Second Ayahuasca Weekend

A couple months back a strong intuition came directing me to “return to ayahuasca instead of attending Burning Man.” That same day an email came announcing ayahuasca ceremonies concurrent with the first weekend of Burning Man. Trusting the message, I signed up for that weekend, which was this past weekend, and I canceled the low-income Burning Man ticket I was awarded. The ceremonies ended on Sunday and I’ve been solo camping in the redwoods for a few days.

I found my first experience with ayahuasca, which was a few months back now, to be extraordinarily transformative and life-giving. I absolutely understand why I hear some folks describe it as “10 years of therapy in one night.” It was also, however, the most difficult and harrowing adventure I have ever experienced—by far, by far. Needless to say I was very scared going into this weekend. In fact, I was much more scared than before my first time.

My fear was so high the first night that I only took a little of the medicine and I made a vow that no matter what happened, and even if nothing happened at all, I wouldn’t get up to get more. I had a very, very mellow evening, and it served to build my courage for the following evening.

The next day, I took a more regular amount of the medicine and settled in. It came on very slowly and I am very thankful I didn’t get up to receive more as the experience peaked some three hours in. Though it was mellow at first, it began to become very intense again.
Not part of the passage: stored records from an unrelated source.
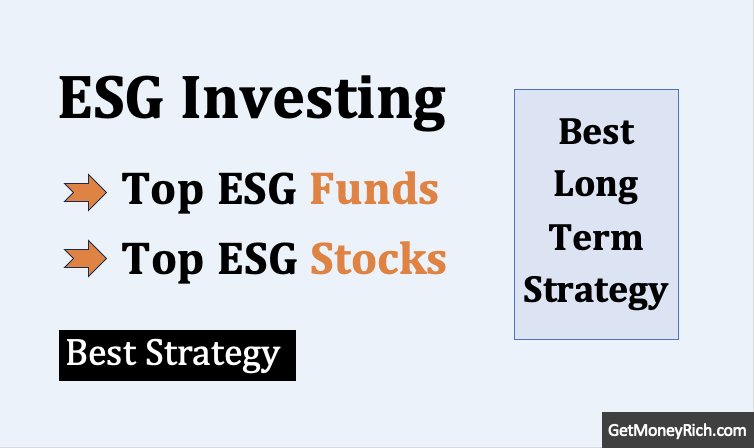 ESG Investing

Top ESG Funds

Top ESG Stocks

Best Strategy

Best Long Term Strategy

GetMoneyRich.com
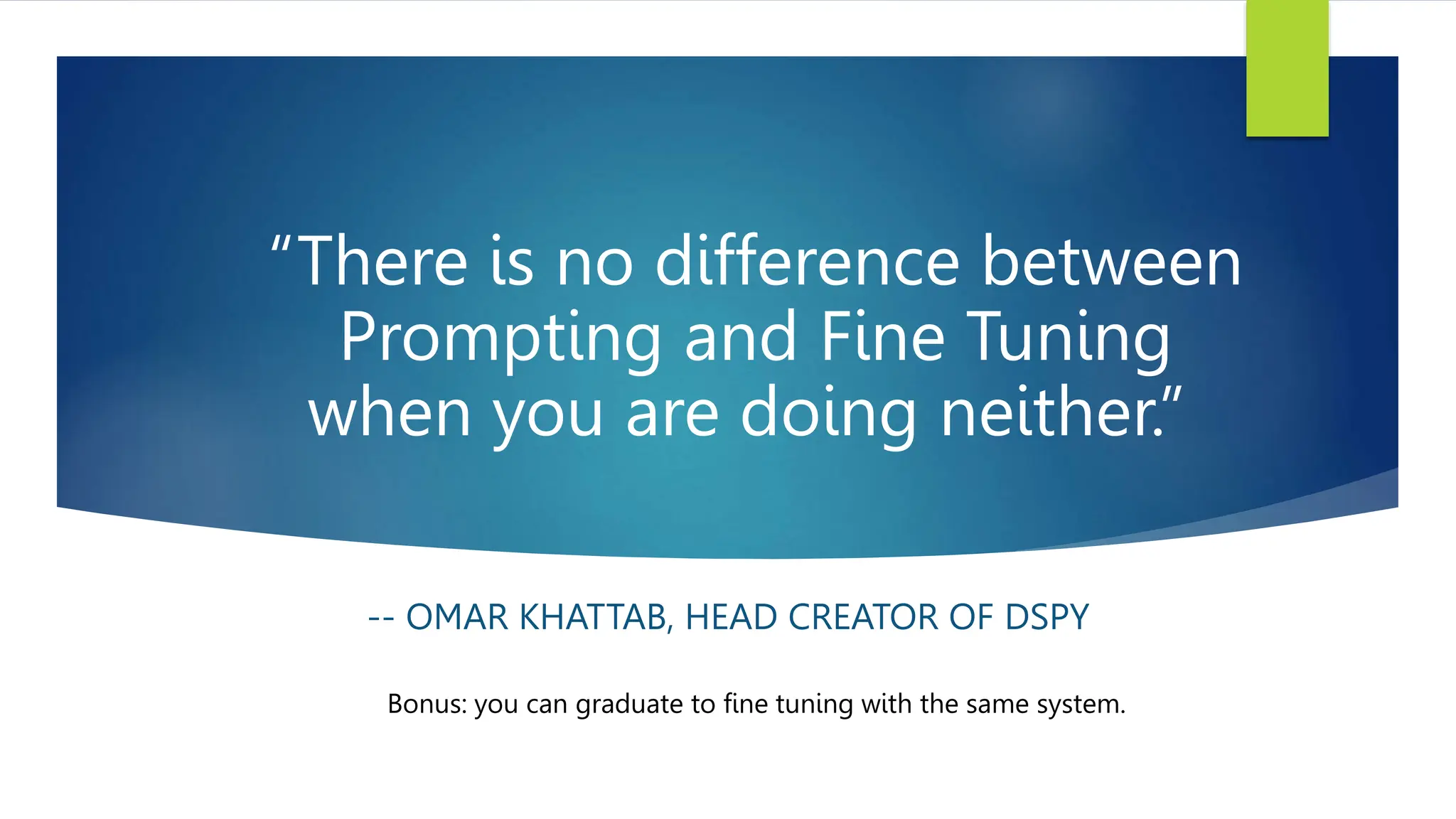 “There is no difference between Prompting and Fine Tuning when you are doing neither.”

-- OMAR KHATTAB, HEAD CREATOR OF DSPY

Bonus: you can graduate to fine tuning with the same system.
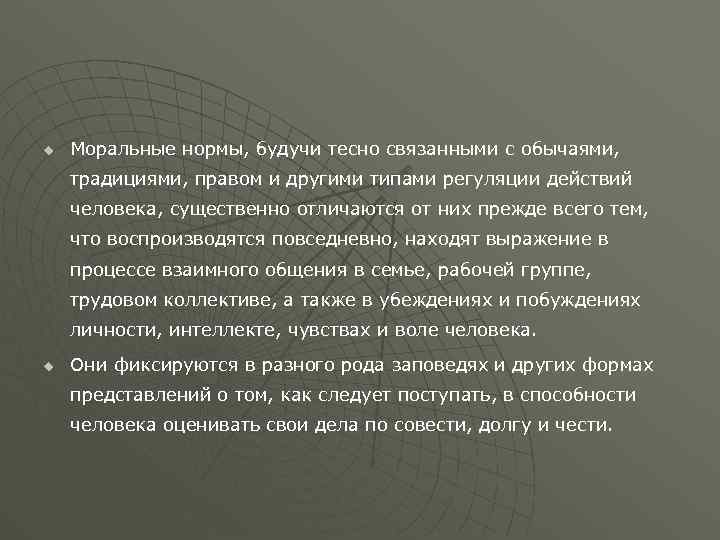 Моральные нормы, будучи тесно связанными с обычаями, традициями, правом и другими типами регуляции действий человека, существенно отличаются от них прежде всего тем, что воспроизводятся повседневно, находят выражение в процессе взаимного общения в семье, рабочей группе, трудовом коллективе, а также в убеждениях и побуждениях личности, интеллекте, чувствах и воле человека.

Они фиксируются в разного рода заповедях и других формах представлений о том, как следует поступать, в способности человека оценивать свои дела по совести, долгу и чести.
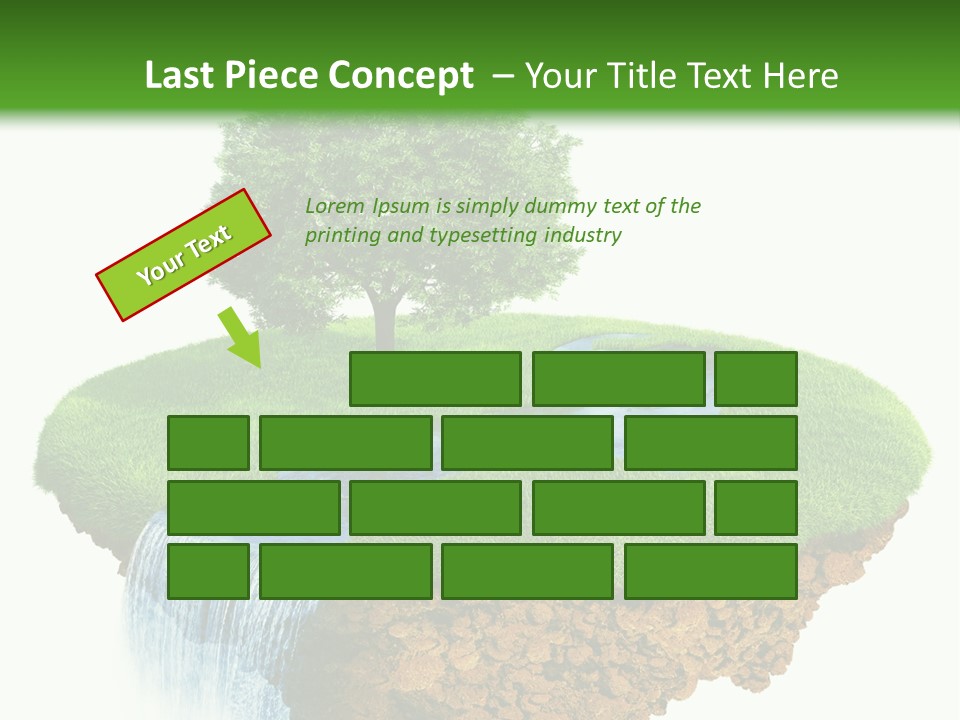 Last Piece Concept – Your Title Text Here

Your Text

Lorem Ipsum is simply dummy text of the printing and typesetting industry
I became increasingly nervous that it was “happening again” and I was bordering on asking for assistance from one of the helpers.

It started to become clear that the night was picking up where the last weekend left off. At the previous weekend I healed traumas stemming from infancy. I had re-paved unhealthy codependency with my mother with greater self-confidence and self-fortitude. I left feeling like I’d finally cut the energetic umbilical cord between me and my parents. I felt fully independent of, and differentiated from, my parents. It was a very powerful weekend.

As the second ceremony of this past weekend became more difficult, I found myself a child once again and grieving for my unresolved emotions from that period. A time came when I truly became very scared again, and right then, most likely through intuitiveness, a helper came to me. For several minutes the helper shook a large fresh bunch of mint about me, misted me with beautiful smells, fanned me with a bird’s wing, and soothed me. It was very grounding.

After she left, the fear peaked again, I held my face with the palm of my hands, and for the first time I found within me the strength to manage the overwhelming fear. The fear began to drain from my body. I came to the sudden realization that I had entered manhood and that it was time to say goodbye to the boy who I had been and who still lived within me.

My dear, sweet boy—how I fell so deeply in love with him that night. I saw his heart, his innocence, his deep ability to love, and his deep desire to receive love. I wept for him for a long time. I told him I loved him. I thanked him from my core. I saw how he’d given me everything that I am today. I thanked him and I thanked him and I thanked him. And then he left.

The most miraculous things happened after reaching manhood. All the fear I had been carrying through the whole weekend left my body through the souls of my feet. It left just like water leaves the bathtub when the plug is pulled. In its absence I found courage, power, and confidence. As the night continued, and as waves of fear would sweep through, I continued to find within myself new inner resources I’ve never experienced before. It was magical. With a simple, but powerful focus on my breath, I watched as fear retreated from my body, time and again, as if intimidated by my new inner-strength.

Unlike the first weekend, which left me feeling blissed out for days, this time I left feeling grounded and integrated. I feel stable. I feel grown. I feel courageous.